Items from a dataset
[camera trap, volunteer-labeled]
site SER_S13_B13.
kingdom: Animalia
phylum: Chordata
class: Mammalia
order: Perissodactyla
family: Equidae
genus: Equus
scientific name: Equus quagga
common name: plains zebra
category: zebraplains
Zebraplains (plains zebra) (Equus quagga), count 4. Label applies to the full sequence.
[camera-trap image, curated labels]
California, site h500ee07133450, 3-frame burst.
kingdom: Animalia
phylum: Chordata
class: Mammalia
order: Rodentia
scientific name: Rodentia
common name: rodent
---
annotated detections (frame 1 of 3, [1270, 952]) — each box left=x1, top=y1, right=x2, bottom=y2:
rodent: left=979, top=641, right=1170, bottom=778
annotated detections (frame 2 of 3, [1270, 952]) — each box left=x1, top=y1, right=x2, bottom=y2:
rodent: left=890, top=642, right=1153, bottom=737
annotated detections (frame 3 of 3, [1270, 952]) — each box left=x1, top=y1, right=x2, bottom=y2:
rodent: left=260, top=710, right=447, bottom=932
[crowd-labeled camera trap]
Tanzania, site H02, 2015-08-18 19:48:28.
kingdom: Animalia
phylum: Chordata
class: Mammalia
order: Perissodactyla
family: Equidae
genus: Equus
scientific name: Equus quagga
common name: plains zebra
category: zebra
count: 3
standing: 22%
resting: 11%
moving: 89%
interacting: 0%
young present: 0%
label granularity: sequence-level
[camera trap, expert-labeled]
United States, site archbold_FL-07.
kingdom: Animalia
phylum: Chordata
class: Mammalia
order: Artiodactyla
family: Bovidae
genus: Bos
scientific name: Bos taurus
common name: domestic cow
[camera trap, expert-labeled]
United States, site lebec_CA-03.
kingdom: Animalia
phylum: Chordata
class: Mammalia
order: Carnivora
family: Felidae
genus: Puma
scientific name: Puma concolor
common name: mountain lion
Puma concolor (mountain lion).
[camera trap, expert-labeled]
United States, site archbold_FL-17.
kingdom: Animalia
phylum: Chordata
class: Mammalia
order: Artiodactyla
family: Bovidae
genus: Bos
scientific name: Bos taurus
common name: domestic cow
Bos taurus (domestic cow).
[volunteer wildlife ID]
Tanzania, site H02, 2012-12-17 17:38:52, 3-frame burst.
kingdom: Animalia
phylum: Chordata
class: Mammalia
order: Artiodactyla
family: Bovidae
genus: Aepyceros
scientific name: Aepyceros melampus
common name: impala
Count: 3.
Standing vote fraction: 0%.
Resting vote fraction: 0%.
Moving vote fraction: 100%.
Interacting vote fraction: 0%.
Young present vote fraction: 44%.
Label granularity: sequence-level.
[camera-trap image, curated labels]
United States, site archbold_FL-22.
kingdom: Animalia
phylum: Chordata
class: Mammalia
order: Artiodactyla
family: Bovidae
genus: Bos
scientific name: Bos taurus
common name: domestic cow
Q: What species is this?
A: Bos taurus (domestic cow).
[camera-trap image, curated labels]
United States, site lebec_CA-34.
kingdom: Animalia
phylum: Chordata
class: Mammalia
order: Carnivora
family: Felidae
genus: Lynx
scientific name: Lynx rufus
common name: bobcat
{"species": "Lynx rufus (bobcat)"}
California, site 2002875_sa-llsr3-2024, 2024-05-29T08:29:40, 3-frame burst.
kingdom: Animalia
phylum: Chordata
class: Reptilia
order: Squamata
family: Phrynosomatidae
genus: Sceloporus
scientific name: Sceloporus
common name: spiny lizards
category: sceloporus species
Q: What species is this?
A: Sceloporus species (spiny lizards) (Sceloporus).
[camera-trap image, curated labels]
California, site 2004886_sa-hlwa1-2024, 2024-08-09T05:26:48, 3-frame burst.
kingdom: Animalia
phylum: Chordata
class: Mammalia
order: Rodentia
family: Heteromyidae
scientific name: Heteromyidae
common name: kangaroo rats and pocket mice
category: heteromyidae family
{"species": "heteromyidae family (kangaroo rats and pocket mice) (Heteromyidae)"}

TRY IT:
Count the lines above that contain the word "species", and give only that number.

RESULT OF THIS EXERCISE:
6